◆ Problem: Set down word for word the part of the news article about Laura Bush's book below that lies between "Bush wrote that" and "Katrina in 2004.", inclusive.

Two years after moving out of the White House, former first lady Laura Bush opens up in a new book. She takes aim at her husband's Democratic critics, talks about a deadly teenage car accident and her suspicions that she and her husband may have been poisoned at a summit in Germany.
"Spoken From the Heart," due out next month, may be the most revealing look at Laura Bush's past and her eight years in the White House.
She writes for the first time about the deadly car accident she caused as a teenager in 1963, how she ran a stop sign on the way to a drive-in theater and struck and killed classmate Mike Douglas.
"I was praying that the person in the other car was alive," she wrote. "In my mind I was calling, 'Please God, please God,' over and over again."
Bush, who was 17 at the time of the accident, wrote that she was wracked with guilt for years over the boy's death and for not attending the funeral or reaching out to his parents.
"I lost my faith that November," she wrote. "Lost it for many, many years. It was the first time that I prayed to God for something ... and it was as if no one heard."
Bush, 63, was no less forthcoming about her eight years as the nation's first lady. The demure and reserved first lady lashed out at her husband's critics, chastising House Speaker Nancy Pelosi for calling President Bush an "incompetent leader" and also Senate Majority Leader Harry Reid for calling her husband a "loser and a liar."
"The comments," she wrote, "were uncalled for and graceless. These particular words revealed the petty and parochial nature of some who serve in Congress."
The New York Times obtained an advance copy of the book, which reportedly suggests President Bush, Laura Bush and several members of their staff were poisoned during a G8 Summit in Germany.
Bush wrote that they all fell mysteriously ill, and President Bush was bedridden for much of his time in Germany. The Secret Service investigated the possibility of poisioning, she wrote, but doctors eventually diagnosed them with a virus.
Bush noted several high-profile poisonings and wrote, according the Times, "we never learned if any other delegations became ill, or if ours, mysteriously, was the only one."
Laura Bush also devoted space in her book to sticking up for some of her husband's most-criticized moves, including the decision to fly over the neighborhoods devastated by Hurricane Katrina in 2004.
President Bush was flamed by his political opponents and the media for opting to tour the obliteration of New Orleans from the cushy comfort of Air Force One, rather than meeting with the victims.
But Laura Bush, the Times reported, praised her husband for thinking of what was in the best interests of those victims and the aid workers on the ground.
"He did not want one single life to be lost because someone was catering to the logistical requirements of a president," she wrote. "He did not want his convoy of vehicles to block trucks delivering water or food or medical supplies, or to impede National Guardsmen from around the nation who were arriving to help."
The 464-page book, published by Simon & Schuster's Scribner, is slated for release May 4.

◆ Dataset entries:
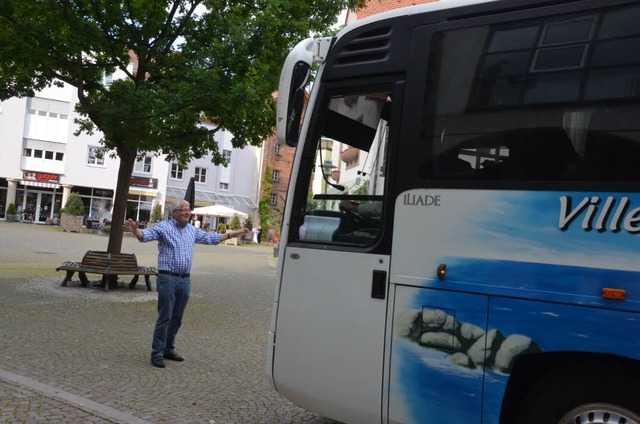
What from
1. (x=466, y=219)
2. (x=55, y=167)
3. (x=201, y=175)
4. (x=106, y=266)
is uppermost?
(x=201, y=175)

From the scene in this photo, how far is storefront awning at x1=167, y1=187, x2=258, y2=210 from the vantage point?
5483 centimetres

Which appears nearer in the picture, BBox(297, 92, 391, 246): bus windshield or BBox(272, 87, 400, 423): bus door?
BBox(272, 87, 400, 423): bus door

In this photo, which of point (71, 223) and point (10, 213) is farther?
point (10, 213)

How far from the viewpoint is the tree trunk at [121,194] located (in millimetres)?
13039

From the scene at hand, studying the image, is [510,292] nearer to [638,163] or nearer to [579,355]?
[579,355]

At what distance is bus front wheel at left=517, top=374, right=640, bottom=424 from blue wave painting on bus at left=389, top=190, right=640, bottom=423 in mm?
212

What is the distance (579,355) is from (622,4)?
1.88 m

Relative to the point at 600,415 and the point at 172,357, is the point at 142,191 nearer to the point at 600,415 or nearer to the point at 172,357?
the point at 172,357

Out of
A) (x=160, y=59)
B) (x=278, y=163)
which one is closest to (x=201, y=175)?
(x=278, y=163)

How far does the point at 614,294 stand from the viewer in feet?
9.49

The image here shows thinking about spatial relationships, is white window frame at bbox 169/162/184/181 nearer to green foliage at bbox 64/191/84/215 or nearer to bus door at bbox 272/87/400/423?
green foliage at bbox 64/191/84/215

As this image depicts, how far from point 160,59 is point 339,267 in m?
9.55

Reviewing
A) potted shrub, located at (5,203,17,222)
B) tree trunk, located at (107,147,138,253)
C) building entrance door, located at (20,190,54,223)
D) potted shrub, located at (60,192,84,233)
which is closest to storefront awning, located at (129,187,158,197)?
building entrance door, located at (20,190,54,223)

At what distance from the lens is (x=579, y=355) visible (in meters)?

◆ Written solution:
Bush wrote that they all fell mysteriously ill, and President Bush was bedridden for much of his time in Germany. The Secret Service investigated the possibility of poisioning, she wrote, but doctors eventually diagnosed them with a virus.
Bush noted several high-profile poisonings and wrote, according the Times, "we never learned if any other delegations became ill, or if ours, mysteriously, was the only one."
Laura Bush also devoted space in her book to sticking up for some of her husband's most-criticized moves, including the decision to fly over the neighborhoods devastated by Hurricane Katrina in 2004.